Yes. I am blaming Kindergarten.
In fact, I hate Kindergarten.
Kindergarten introduced this whole new world of adventure. My son discovered he could read and spell and count. He found a love for numbers and patterns and most anything crafty. He made friends with kids I never knew existed. Kids whom I couldn’t pre-screen. Kindergarten reinforced my son’s kind and tender heart. He developed his moral compass of good and bad, right and wrong. He did these things on his own. Without me.
And now, now I am about to send my second son, my little Moo, out into this “AMAZING” world of self-discovery, academia and wonder.
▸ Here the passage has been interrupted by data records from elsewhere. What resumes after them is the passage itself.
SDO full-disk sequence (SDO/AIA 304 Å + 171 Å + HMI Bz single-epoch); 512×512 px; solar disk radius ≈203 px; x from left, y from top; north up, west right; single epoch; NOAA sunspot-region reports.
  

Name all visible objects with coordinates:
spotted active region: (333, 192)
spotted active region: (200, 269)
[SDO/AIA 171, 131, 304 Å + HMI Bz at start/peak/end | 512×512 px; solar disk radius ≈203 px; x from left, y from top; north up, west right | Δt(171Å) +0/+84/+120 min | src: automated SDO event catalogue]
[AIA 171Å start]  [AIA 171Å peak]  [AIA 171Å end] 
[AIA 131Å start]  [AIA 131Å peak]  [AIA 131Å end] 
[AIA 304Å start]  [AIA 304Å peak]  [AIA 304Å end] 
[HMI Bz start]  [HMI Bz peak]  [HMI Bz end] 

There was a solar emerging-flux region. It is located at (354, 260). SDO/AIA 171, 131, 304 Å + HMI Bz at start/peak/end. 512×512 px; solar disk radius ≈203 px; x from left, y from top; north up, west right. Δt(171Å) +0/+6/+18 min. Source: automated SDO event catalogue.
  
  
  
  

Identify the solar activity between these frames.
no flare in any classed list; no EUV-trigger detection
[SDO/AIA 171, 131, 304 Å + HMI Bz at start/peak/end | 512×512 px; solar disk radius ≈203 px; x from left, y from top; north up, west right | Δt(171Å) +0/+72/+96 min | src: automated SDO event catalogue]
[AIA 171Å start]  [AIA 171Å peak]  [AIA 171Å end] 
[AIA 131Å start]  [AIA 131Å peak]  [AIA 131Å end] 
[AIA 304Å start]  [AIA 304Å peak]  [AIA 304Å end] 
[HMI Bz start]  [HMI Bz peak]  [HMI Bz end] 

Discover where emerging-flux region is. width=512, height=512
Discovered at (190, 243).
This world they call Kindergarten. Ugh. I really don’t want to.
Right now, before he walks his blue sneakers and oversized backpacked self into the doors of that school, he still snuggles with his mommy. He needs me to read to him at night and to tie his shoes. He needs me fix his boo-boos and console his heartache. Before Kindergarten, I am still Mommy.In just a few short days, I fear, I will become just mom.
Mom! Can I have a snack?
Mom! Where are my shoes?
Mom! All my friends are walking down to Casey’s and then going to the secret fort in the woods. Can I go?
I hate Kindergarten.
I don’t hate it for my kids. I love it for them. I love the wonder. I love the academia. I love and encourage the self-discovery. I hate it for me. ME. Kindergarten is their first adventure where I am not in the driver’s seat. I am merely a passenger along for the ride.
It is hard to let go of that steering wheel. Very hard.
Oh Little Buddy, my Mr. Moo, you were born to fly. I just wish time didn’t fly by so fast.
Love you to the moon,
To all the mommas out there letting go and watching your kids fly off… HUGS!!